[CONSIGNA]
Reproduce sin cambios, del texto sobre el filete de panga, todo lo que va desde "Como principal consecuencia, la" hasta "dólares de valor.".

[TEXTO FUENTE]
==================================================
Europa 24/07/2013 - El filete de panga ha sido y será un producto interesante para su comercialización siempre y cuando deje margen al importador y a la cadena minorista que lo venda; y para ello, el consumidor debe pagar poco por este filete.
Esta presión sobre los precios se está trasladando por toda la cadena de valor y ha provocado que actualmente los precios que percibe el productor estén por debajo de los costes.
Como principal consecuencia, la Asociación de Exportadores de Productos del Mar (VASEP) estima que esta caída de la producción en 2013 dejará el volumen producido en aproximadamente 800.000 toneladas y 1.500 millones de dólares de valor.
La falta de margen en la cadena de valor del producto debido a la subida del coste de producción en origen, acompañado de la crisis económica en Europa, y de alternativas más atractivas como la merluza o el bacalao, pueden ser las causas que estén detrás de la caída de popularidad de este pescado congelado y de sus ventas a la Unión Europea, en el que España es uno de sus principales consumidores.
Como principal consecuencia de esta desafección por parte de los consumidores, se encuentran las caídas de las importaciones entre 2011 y 2012 en aproximadamente un 34 por ciento en volumen y 26 por ciento en valor. En lo que va de año parece que el ritmo de caídas seguirá ya que los últimos datos apuntan a que en la primera mitad del año las exportaciones a la Unión Europea fueron un 17,6 por ciento menores que en el mismo periodo que el año anterior.
Entre las consecuencias de esta situación se encuentran una mayor presión sobre los productores y transformadores, que cuanto más pequeños más afectados se ven; y consecuentemente, una caída en la calidad del producto que las cadenas minoristas importan, lo que podrá llevar, si se convierte en un circulo vicioso, en un mayor rechazo por parte del consumidor a este producto, y con ello, menor consumo.
==================================================
[FILAS]
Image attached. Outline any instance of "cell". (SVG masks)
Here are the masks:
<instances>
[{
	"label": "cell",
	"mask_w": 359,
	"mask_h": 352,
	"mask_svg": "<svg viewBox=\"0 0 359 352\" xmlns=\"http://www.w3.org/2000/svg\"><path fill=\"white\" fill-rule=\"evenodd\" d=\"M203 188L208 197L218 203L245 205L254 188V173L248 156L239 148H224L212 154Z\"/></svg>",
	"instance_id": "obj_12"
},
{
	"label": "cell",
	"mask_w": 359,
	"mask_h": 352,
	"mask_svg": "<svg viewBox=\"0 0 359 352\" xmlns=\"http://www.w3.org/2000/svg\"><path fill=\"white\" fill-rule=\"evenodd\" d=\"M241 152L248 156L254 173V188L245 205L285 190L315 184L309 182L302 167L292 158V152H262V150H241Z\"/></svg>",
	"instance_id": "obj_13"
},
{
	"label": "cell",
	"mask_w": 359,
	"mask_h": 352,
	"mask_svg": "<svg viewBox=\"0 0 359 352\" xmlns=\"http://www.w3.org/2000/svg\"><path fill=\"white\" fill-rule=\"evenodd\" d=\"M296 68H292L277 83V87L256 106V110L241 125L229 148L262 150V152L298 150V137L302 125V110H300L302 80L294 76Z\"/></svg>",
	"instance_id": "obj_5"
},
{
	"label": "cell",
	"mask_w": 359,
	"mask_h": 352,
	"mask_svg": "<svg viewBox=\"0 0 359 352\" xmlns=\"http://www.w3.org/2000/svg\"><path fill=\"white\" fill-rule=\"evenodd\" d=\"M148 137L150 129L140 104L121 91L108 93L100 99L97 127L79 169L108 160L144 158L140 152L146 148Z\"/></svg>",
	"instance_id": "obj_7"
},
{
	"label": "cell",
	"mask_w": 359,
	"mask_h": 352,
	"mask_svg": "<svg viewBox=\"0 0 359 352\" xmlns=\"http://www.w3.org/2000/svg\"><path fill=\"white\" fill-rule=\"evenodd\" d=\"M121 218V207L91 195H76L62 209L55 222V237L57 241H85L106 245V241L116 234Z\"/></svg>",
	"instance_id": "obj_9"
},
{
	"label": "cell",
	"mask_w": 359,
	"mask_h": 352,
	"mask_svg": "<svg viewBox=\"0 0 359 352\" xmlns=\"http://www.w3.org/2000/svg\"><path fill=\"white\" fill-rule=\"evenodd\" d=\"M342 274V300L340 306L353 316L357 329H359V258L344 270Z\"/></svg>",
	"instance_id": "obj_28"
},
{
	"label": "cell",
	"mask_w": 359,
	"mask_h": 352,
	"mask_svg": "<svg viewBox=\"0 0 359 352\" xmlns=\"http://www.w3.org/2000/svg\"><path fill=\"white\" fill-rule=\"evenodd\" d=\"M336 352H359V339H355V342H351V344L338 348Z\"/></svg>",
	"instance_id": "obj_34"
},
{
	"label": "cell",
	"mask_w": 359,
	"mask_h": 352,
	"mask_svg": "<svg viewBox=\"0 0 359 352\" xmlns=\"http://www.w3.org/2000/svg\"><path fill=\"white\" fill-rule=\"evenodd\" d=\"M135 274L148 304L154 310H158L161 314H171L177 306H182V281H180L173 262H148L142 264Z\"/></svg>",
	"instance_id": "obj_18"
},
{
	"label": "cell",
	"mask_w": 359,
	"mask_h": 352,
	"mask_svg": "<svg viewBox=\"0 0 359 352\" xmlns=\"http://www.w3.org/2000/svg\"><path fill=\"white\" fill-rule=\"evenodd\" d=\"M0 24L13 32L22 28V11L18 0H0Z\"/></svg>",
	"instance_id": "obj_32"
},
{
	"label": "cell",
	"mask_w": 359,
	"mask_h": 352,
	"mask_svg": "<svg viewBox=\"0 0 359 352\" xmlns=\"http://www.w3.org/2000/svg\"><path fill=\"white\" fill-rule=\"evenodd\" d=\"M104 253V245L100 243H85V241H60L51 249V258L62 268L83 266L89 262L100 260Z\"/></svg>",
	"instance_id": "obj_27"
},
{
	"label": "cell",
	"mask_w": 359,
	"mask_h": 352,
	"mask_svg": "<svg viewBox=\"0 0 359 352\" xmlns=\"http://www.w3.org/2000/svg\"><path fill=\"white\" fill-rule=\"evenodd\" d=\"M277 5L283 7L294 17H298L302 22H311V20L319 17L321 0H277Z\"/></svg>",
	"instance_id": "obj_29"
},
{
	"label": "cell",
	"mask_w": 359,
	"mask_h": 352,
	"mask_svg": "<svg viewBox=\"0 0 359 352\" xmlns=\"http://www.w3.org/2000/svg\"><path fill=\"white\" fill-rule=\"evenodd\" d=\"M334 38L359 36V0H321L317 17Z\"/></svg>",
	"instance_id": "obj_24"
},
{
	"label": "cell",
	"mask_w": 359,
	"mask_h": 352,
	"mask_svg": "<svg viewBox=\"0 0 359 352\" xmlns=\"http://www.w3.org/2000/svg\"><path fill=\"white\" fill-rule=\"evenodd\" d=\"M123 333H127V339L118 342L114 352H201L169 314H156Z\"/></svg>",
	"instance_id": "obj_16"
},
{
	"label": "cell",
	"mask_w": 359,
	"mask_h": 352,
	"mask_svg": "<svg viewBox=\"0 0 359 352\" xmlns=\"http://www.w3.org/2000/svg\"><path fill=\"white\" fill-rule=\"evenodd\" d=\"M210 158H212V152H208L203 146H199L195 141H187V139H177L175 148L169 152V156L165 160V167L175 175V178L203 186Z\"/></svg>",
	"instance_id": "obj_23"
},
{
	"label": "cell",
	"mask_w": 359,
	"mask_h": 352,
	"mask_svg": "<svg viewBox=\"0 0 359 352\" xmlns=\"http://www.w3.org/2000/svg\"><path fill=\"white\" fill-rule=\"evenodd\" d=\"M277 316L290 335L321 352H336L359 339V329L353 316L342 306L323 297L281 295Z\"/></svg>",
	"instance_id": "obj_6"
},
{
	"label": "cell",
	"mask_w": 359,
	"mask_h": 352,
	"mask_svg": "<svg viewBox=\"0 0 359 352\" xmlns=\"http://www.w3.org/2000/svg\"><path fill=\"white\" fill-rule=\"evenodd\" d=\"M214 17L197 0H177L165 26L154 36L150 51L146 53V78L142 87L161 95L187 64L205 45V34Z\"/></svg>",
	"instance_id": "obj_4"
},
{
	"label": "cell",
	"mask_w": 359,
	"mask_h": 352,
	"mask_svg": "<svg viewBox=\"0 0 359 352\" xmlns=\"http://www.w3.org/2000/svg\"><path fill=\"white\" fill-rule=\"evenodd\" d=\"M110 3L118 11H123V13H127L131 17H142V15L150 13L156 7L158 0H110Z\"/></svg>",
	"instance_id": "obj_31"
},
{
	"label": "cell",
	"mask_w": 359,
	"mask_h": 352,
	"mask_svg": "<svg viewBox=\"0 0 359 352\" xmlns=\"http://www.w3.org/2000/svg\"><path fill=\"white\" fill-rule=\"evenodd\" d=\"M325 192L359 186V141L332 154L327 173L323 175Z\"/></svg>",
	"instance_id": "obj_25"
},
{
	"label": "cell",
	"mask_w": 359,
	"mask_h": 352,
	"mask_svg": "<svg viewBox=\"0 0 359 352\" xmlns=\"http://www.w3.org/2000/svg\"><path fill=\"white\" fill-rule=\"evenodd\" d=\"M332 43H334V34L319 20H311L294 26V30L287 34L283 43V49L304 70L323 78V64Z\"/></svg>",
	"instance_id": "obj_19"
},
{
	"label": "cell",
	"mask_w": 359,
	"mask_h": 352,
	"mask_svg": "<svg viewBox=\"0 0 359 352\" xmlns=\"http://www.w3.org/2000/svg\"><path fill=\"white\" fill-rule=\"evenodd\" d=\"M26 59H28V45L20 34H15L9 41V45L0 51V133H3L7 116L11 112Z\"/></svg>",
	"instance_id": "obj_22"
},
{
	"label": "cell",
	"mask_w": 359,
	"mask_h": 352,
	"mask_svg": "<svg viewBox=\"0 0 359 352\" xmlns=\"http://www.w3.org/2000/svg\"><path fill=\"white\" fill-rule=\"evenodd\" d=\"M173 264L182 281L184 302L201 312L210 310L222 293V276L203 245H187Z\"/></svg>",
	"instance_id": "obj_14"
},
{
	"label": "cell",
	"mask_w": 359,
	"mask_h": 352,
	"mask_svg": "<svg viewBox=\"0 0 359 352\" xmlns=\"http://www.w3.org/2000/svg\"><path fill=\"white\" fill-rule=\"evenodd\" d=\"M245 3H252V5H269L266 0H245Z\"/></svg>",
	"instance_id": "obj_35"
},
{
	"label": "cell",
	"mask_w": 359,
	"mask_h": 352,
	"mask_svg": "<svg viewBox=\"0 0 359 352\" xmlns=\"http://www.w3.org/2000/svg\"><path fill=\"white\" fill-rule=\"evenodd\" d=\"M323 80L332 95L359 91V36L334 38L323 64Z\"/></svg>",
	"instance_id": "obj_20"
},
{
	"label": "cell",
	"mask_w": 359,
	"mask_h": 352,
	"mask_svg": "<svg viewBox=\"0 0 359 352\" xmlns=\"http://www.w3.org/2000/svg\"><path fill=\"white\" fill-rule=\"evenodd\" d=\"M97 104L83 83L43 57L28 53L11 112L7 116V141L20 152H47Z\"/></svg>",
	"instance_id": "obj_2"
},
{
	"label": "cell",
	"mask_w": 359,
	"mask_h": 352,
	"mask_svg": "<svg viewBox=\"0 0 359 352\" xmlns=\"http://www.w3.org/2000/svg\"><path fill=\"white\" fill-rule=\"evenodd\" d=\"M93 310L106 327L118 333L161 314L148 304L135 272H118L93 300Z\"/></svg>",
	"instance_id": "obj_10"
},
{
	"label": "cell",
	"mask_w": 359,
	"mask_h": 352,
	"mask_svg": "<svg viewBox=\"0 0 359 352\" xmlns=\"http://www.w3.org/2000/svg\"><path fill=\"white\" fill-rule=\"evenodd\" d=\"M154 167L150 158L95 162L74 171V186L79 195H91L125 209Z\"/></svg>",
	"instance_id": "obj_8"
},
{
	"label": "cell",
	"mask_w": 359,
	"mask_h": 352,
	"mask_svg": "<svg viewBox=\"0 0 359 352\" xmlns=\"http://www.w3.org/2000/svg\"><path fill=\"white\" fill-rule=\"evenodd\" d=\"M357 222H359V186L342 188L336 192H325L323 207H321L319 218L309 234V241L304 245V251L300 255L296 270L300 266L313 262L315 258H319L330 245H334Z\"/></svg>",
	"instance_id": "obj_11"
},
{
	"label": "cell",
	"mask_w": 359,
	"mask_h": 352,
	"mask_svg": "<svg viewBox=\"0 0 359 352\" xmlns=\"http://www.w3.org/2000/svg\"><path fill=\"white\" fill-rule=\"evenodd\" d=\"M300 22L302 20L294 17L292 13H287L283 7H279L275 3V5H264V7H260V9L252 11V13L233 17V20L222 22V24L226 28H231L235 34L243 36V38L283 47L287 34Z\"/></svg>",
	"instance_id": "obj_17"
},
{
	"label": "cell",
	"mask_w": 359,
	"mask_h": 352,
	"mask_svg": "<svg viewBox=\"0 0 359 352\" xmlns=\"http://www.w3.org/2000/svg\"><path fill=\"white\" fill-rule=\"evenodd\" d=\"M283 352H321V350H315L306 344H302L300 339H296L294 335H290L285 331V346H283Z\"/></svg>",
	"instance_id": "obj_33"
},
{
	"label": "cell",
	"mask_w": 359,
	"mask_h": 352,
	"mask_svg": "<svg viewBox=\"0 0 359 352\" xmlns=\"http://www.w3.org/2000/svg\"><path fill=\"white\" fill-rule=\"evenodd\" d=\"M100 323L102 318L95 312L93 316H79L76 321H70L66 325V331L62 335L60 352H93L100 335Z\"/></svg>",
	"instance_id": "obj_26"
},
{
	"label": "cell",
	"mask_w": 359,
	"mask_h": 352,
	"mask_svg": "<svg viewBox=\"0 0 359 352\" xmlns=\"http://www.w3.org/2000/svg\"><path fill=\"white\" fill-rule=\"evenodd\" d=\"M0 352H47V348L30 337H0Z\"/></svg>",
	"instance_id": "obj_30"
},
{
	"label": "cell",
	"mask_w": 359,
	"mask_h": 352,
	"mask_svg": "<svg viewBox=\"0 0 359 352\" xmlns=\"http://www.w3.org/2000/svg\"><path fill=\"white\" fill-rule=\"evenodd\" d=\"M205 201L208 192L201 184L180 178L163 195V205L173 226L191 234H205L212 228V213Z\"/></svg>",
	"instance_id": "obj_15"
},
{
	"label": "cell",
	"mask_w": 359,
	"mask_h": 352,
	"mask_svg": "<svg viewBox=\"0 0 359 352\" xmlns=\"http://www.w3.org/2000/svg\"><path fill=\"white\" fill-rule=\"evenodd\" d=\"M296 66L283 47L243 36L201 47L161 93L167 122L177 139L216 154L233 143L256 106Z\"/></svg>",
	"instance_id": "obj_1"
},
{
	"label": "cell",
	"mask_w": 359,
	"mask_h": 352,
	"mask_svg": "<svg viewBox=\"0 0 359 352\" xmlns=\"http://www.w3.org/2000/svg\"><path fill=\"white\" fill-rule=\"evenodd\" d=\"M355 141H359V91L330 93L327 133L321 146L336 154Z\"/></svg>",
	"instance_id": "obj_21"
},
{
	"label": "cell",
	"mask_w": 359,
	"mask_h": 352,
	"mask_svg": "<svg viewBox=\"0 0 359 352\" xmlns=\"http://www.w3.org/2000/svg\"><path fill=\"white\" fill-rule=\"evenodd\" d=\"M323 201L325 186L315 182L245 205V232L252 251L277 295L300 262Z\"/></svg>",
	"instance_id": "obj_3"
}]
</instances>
==================================================
[RESPUESTA]
Como principal consecuencia, la Asociación de Exportadores de Productos del Mar (VASEP) estima que esta caída de la producción en 2013 dejará el volumen producido en aproximadamente 800.000 toneladas y 1.500 millones de dólares de valor.